# THE DATA

◆ ◆ ◆ ◆ ◆ ◆ ◆

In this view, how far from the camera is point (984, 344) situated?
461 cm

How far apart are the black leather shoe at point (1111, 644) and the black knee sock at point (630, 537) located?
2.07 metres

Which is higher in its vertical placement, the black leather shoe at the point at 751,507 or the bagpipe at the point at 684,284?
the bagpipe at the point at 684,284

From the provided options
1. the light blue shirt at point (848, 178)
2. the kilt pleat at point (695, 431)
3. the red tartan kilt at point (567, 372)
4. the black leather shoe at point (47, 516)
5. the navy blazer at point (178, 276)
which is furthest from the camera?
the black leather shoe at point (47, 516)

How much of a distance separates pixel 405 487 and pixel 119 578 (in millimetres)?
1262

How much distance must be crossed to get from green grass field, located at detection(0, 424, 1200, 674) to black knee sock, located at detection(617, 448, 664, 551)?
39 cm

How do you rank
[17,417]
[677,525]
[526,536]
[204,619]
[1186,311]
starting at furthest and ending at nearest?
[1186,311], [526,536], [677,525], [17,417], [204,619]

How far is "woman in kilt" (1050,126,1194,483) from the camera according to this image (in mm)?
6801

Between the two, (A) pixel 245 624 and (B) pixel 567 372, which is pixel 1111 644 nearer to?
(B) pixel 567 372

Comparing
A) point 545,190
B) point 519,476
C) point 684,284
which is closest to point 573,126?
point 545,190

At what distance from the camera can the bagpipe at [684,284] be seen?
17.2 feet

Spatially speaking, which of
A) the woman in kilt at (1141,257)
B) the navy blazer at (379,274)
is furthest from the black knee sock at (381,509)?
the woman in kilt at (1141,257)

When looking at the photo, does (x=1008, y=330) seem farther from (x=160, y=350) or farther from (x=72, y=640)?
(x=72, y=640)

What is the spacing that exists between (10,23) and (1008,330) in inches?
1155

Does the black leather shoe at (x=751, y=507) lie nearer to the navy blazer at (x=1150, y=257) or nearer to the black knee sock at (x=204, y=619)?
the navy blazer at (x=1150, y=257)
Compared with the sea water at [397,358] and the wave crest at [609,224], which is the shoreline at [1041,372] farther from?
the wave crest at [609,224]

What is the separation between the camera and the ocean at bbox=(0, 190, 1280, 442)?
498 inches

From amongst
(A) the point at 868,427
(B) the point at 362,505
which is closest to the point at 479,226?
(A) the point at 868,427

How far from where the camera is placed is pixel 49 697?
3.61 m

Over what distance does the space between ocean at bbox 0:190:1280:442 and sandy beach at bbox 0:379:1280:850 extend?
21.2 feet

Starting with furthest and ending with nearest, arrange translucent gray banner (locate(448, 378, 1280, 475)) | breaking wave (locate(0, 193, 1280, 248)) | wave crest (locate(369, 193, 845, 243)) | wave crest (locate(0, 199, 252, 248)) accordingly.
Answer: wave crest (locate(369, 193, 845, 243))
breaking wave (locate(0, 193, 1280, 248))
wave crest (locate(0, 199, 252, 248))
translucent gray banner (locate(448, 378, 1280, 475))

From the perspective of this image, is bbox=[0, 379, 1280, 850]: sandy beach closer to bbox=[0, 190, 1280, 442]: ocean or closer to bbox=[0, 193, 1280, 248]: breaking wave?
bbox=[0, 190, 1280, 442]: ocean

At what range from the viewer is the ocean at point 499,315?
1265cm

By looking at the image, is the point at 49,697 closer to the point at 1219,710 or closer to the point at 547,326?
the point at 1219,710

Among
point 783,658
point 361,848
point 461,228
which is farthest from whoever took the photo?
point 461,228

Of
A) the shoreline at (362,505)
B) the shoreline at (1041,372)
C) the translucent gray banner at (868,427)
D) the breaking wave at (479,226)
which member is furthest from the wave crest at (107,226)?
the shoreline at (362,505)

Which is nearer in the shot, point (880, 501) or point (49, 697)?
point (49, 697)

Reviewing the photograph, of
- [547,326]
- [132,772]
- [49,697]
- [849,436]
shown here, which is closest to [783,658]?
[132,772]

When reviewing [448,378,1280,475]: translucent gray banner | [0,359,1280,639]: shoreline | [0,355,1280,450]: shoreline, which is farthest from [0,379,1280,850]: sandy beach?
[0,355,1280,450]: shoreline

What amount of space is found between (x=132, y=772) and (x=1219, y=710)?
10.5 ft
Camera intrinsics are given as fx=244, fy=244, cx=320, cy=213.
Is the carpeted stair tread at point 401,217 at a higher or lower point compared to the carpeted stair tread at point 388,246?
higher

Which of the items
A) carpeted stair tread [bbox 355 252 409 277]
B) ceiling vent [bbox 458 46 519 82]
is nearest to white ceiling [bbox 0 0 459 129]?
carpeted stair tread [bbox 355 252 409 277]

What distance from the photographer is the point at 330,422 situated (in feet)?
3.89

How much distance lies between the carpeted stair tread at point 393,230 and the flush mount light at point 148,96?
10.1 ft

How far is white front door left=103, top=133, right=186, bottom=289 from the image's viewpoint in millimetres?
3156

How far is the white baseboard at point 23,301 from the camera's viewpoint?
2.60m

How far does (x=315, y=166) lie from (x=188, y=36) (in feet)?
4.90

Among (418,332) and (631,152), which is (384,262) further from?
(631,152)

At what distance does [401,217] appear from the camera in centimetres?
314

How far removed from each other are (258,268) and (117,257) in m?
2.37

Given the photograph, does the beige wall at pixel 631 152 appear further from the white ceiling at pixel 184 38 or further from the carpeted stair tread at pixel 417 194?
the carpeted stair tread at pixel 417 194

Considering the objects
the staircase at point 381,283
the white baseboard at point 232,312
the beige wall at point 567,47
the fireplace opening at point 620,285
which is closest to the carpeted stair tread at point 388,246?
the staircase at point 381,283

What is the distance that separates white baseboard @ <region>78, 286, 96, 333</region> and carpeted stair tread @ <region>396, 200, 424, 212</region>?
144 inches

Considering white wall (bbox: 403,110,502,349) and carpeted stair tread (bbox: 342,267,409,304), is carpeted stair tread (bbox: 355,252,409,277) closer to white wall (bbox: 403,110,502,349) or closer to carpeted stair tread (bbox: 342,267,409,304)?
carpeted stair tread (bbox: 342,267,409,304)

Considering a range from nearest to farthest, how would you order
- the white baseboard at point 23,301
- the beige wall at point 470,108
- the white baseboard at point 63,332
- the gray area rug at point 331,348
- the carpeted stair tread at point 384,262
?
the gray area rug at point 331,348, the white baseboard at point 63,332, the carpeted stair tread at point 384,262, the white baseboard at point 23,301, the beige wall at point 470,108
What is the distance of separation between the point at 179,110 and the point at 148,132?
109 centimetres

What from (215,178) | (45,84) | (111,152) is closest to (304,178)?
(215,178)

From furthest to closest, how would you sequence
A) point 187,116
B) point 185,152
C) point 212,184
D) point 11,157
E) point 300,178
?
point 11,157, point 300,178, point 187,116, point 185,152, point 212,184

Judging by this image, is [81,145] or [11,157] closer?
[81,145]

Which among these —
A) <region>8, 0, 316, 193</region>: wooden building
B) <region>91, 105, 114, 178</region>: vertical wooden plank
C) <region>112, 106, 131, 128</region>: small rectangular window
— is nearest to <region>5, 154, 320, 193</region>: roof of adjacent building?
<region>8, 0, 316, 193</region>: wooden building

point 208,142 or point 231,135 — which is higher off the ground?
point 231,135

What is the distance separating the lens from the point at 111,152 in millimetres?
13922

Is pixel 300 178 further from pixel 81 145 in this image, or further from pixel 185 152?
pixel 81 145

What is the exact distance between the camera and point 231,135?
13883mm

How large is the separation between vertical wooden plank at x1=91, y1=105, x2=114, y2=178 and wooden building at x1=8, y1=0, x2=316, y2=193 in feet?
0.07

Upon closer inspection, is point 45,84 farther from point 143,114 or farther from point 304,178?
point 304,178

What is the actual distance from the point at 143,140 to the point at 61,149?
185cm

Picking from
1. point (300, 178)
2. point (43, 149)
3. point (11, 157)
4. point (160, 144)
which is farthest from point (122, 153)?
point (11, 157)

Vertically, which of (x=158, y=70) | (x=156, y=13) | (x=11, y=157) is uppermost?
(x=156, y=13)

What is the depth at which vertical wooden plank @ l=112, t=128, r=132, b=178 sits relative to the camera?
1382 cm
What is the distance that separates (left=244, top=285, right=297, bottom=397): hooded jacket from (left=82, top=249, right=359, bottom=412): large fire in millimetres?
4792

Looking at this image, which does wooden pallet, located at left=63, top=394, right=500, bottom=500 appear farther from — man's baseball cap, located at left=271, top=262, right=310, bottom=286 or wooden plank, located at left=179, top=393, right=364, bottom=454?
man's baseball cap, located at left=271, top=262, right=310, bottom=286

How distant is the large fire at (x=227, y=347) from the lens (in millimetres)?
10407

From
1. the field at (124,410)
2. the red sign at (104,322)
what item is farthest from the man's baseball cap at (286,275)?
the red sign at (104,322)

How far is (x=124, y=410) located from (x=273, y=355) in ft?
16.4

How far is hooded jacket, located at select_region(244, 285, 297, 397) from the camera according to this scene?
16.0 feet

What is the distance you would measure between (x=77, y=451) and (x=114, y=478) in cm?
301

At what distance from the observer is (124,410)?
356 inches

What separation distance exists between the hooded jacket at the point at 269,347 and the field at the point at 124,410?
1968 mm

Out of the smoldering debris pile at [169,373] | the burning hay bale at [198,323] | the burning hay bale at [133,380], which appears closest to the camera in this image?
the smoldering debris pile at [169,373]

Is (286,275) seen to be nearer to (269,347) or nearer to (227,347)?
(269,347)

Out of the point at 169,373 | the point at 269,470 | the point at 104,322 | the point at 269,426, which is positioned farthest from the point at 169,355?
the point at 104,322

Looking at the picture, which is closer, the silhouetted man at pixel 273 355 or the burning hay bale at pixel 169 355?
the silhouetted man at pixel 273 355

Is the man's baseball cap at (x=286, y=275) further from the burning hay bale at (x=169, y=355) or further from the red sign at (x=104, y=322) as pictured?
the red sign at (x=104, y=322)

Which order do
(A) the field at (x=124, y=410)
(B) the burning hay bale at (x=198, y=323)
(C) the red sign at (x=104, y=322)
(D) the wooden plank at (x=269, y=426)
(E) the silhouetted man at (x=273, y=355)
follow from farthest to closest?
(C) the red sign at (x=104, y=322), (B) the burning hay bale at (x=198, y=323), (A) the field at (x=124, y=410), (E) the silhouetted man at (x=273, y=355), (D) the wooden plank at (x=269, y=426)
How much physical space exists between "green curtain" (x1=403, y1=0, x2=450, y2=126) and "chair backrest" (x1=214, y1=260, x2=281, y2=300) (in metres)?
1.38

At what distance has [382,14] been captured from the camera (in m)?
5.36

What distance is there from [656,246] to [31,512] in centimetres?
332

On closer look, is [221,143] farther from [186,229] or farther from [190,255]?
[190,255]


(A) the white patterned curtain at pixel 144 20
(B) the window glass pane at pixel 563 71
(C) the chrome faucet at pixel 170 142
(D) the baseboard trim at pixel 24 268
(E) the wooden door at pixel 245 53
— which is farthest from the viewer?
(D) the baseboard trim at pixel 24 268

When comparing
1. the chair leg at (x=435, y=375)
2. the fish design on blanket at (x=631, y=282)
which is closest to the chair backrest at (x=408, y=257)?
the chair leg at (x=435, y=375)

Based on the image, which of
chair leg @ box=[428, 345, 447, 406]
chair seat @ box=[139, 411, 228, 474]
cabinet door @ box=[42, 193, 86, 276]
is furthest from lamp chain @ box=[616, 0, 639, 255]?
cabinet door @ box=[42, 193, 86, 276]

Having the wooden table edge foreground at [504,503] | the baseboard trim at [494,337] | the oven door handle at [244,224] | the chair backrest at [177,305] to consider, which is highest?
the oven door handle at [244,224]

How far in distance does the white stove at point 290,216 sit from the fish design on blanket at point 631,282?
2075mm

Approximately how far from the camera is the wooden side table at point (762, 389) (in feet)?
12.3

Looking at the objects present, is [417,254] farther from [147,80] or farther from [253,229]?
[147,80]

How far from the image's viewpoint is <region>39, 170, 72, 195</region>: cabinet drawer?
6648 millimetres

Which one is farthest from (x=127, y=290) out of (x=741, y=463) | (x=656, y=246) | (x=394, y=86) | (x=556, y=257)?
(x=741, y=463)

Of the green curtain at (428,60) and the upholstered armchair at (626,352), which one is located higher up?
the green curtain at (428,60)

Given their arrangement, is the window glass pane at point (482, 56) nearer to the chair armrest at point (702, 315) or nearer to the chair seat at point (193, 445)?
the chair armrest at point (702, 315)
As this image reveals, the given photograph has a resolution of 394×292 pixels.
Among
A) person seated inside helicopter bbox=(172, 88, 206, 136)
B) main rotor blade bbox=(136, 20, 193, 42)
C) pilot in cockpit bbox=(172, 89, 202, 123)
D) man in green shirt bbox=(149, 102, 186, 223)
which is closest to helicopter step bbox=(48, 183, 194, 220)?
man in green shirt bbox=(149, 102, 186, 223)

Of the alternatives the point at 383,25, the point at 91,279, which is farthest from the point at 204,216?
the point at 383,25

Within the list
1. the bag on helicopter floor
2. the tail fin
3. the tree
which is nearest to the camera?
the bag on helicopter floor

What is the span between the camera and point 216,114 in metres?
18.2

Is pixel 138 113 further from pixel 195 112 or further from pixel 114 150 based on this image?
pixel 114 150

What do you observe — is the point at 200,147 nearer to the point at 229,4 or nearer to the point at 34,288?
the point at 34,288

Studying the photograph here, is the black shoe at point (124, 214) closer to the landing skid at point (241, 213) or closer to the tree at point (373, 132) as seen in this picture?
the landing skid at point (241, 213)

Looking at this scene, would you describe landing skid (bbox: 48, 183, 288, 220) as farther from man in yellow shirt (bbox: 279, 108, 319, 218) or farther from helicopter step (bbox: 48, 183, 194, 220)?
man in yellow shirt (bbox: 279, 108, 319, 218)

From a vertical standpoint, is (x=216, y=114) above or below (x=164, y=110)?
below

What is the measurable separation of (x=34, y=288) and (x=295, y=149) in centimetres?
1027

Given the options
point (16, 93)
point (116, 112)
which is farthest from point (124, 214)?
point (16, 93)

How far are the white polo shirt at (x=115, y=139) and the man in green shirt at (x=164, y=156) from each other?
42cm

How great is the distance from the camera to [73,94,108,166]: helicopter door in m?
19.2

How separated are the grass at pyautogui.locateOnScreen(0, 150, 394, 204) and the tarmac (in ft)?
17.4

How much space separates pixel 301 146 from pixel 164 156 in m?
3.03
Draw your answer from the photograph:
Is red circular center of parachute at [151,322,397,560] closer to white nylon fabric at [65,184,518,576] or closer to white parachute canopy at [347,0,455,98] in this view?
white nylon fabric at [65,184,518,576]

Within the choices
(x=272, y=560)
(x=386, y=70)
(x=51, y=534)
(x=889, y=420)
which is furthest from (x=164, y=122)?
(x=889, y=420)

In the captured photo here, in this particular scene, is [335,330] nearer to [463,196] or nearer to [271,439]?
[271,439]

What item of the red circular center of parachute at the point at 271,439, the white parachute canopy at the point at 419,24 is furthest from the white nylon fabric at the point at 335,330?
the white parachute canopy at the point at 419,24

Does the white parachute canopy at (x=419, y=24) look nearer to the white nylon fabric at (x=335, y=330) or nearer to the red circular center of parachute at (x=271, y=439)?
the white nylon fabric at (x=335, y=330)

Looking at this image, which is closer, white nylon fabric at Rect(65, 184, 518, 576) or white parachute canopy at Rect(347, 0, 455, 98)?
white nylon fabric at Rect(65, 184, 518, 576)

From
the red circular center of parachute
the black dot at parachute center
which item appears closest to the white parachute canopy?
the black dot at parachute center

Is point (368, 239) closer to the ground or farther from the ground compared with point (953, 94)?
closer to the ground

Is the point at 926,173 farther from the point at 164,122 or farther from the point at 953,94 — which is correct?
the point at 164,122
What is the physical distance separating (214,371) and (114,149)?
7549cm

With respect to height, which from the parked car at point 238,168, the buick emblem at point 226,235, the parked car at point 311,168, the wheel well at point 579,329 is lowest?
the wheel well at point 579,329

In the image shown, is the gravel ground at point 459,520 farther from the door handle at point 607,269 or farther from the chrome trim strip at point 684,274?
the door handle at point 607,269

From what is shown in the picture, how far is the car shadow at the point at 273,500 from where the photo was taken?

◆ ◆ ◆ ◆ ◆ ◆ ◆

# DESCRIPTION OF THE TASK
Copy exactly the lines of the listing above, beginning at the line with "Is point (368, 239)" and ending at its final line; write out nothing else.

# WRITTEN REPLY
Is point (368, 239) closer to the ground or farther from the ground compared with point (953, 94)?
closer to the ground

Is the point at 926,173 farther from the point at 164,122 or farther from the point at 953,94 — which is correct?
the point at 164,122
What is the physical distance separating (214,371) and (114,149)?
7549cm

With respect to height, which from the parked car at point 238,168, the buick emblem at point 226,235, the parked car at point 311,168, the wheel well at point 579,329 is lowest?
the wheel well at point 579,329

In the image shown, is the gravel ground at point 459,520 farther from the door handle at point 607,269 or farther from the chrome trim strip at point 684,274?
the door handle at point 607,269

From what is shown in the picture, how far is the car shadow at the point at 273,500 from where the photo was taken?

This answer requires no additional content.